_BRANO SCELTO_:
Nel borsino delle opinioni su Gaza, le prese di posizioni di Zerocalcare e Fumetti Brutti hanno prodotto reazioni prevedibili per chi ha dimestichezza col luna park portatile dei social. Non condannano abbastanza Hamas, poco lgbtq (di nuovo?!), per qualche campione dello stare al mondo sarebbero «mosse di marketing» qualsiasi cosa voglia dire. È la stessa agenda del Retequattrismo con poche variazioni. Interpretata spesso da persone che il social ci segnala come «amici». Pensa gli altri, allora.
Il dibattito no.

Nella depressione generale, raddoppiata dal suono lontano dell’apocalisse, per Zerocalcare e Fumetti Brutti si era alzato un applauso timido dalla nostra sgarrupata curva tifosa. Noi per chi facciamo il tifo, esattamente? Per i ragazzi di Gaza? Per i ragazzi del rave party del Negev? Per entrambi, è ovvio. Per i ragazzi. Per tutti. Basterà? Rispondere soltanto alle nostre coscienze come fa Zerocalcare, come ho letto l’altro giorno in un pezzo di Valeria Parrella su queste pagine, sarà sufficiente a non farci strangolare dalla commediaccia brutta che c’è intorno? Come Fumetti Brutti, dispiacersi perché «non riusciremo a tenerci per mano e abbracciarci» è ancora il restiamo umani di Vittorio Arrigoni? Non cambia mai niente.

Osservando il corteo di Roma sabato scorso, sembrava così inservibile la vecchia retorica messianica delle terre promesse (cos’altro sono state per noi Israele e la Palestina?). Si avanza intanto quella nuovissima delle seconde generazioni che popolavano lo spezzone certamente più importante del (discusso/discutibile) corteo, la testa coi «palestinesi» , lo striscione e il camion della musica. Gli italo-tunisini, italo-marocchini, gli italo qualcosa, i palestinesi per famiglia e condizione.

Un amico mi gira l’account Instagram Fronte Maranza per la Liberazione della Palestina. È tutto trap, bandiere, canzoni. È ironico, è serissimo. Racconta un mondo da decifrare ancora, sarebbe bello farlo. Segnalo che siamo in ritardo: sono gli stessi ragazzi italo qualcosa da tempo sotto la lente del Retequattrismo e della destra peggiore come incubo, baby gang, fantasmi di una terra che non c’è ancora per nessuno, che nessuno ha promesso.

_COSA FARE_:
1. Rispondi a queste domande sul brano:
(a) A quale agenda vengono paragonate le reazioni alle prese di posizione di Zerocalcare e Fumetti Brutti?
(b) In quale città si è svolto il corteo osservato sabato scorso?
(c) Come si chiama l'account Instagram che un amico gira all'autore?
2. Queste affermazioni concordano con il brano? Rispondi sì o no e cita le parole decisive.
(a) Il corteo descritto si è tenuto a Milano.
(b) L'account Instagram segnalato viene definito sia ironico sia serissimo.
(c) Il pezzo di Valeria Parrella era stato letto un mese prima.
3. Ripeti parola per parola la parte del brano che va da "Nel borsino delle" giù fino a "Il dibattito no.".

_MATERIALE GREZZO_:
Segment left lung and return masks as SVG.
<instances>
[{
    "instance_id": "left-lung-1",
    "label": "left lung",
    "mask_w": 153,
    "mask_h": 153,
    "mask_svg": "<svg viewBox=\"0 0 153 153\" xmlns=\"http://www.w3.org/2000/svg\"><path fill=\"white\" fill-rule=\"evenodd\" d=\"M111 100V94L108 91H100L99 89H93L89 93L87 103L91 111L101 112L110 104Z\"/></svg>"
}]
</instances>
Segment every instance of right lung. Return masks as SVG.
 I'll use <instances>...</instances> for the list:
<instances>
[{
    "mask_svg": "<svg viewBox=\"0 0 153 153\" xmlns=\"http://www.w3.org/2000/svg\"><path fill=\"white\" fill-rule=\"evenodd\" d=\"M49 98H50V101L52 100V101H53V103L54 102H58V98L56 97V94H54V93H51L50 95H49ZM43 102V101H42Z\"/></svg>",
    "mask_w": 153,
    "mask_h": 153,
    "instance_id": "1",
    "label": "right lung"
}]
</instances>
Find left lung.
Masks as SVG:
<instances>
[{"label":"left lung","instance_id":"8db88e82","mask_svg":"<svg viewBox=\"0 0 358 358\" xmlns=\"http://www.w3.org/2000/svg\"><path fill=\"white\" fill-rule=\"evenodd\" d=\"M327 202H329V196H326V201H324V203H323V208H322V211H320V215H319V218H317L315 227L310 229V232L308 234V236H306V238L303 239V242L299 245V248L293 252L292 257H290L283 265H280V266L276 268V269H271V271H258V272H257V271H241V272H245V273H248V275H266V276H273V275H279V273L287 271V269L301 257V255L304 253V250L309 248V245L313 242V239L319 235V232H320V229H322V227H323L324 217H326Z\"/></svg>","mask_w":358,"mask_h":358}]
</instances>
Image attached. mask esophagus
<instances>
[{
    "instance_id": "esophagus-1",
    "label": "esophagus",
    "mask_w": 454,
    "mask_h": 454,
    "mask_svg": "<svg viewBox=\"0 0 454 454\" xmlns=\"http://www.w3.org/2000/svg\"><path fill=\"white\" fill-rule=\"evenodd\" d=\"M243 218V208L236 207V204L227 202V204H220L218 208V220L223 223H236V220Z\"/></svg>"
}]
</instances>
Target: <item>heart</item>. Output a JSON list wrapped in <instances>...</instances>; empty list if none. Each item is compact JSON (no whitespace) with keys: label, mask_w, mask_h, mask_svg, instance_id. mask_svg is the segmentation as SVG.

_LE RISPOSTE_:
1.
(a) All'agenda del Retequattrismo, con poche variazioni.
(b) A Roma.
(c) Fronte Maranza per la Liberazione della Palestina.

2.
(a) No: «Osservando il corteo di Roma sabato scorso».
(b) Sì: «È ironico, è serissimo.»
(c) No: «come ho letto l’altro giorno in un pezzo di Valeria Parrella».

3.
Nel borsino delle opinioni su Gaza, le prese di posizioni di Zerocalcare e Fumetti Brutti hanno prodotto reazioni prevedibili per chi ha dimestichezza col luna park portatile dei social. Non condannano abbastanza Hamas, poco lgbtq (di nuovo?!), per qualche campione dello stare al mondo sarebbero «mosse di marketing» qualsiasi cosa voglia dire. È la stessa agenda del Retequattrismo con poche variazioni. Interpretata spesso da persone che il social ci segnala come «amici». Pensa gli altri, allora.
Il dibattito no.